MATERIALS AND METHODS
In our GI Unit, from 1st February 2006 to 24 November 2006, we performed 142 polypectomy. Patients were 36 females and 80 males, with a median age of 66 years [range: 38-87 years]. All of the polpys were resected during colonoscopy and sent for histological study. Chi-square test was used for statistical analysis. A probability value of P< or =0.05 was considered to be statistically significant.

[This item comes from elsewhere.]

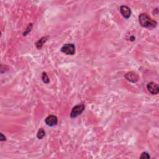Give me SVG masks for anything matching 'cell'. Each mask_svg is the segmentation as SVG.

Histological study showed the following results: 33 hyperplastic polyps (8 F, 21 M; median age 63 years), 100 adenomas (26 F, 61 M; median age 67 years) and 2 inflammatory polpys (2 F, 0 M; median age 71 years). The rectal localization was associated with a significantly higher frequency of hyperplastic polyps (63.6% vs 23.5%), OR: 5.688 (95% C.I. 2.445-13.230) (p<0.0001). Five hyperplastic polyps of the rectum were associated with 5 adenomas located 1 in the rectum, 2 in the sigmoid colon, and 1 in the descendens colon and 1 in the ascendens colon. While, 5 adenomas were associated with 5 adenocarcinoma.
Guidelines from the American College of Gastroenterology and the American Society of Gastrointestinal Endoscopy do not recommend colonoscopy for patients with distal hyperplastic polyps. Also our study is in keeping with the data of the literature and it confirmed that rectal localization is associated with a higher prevalence of hyperplastic polyps.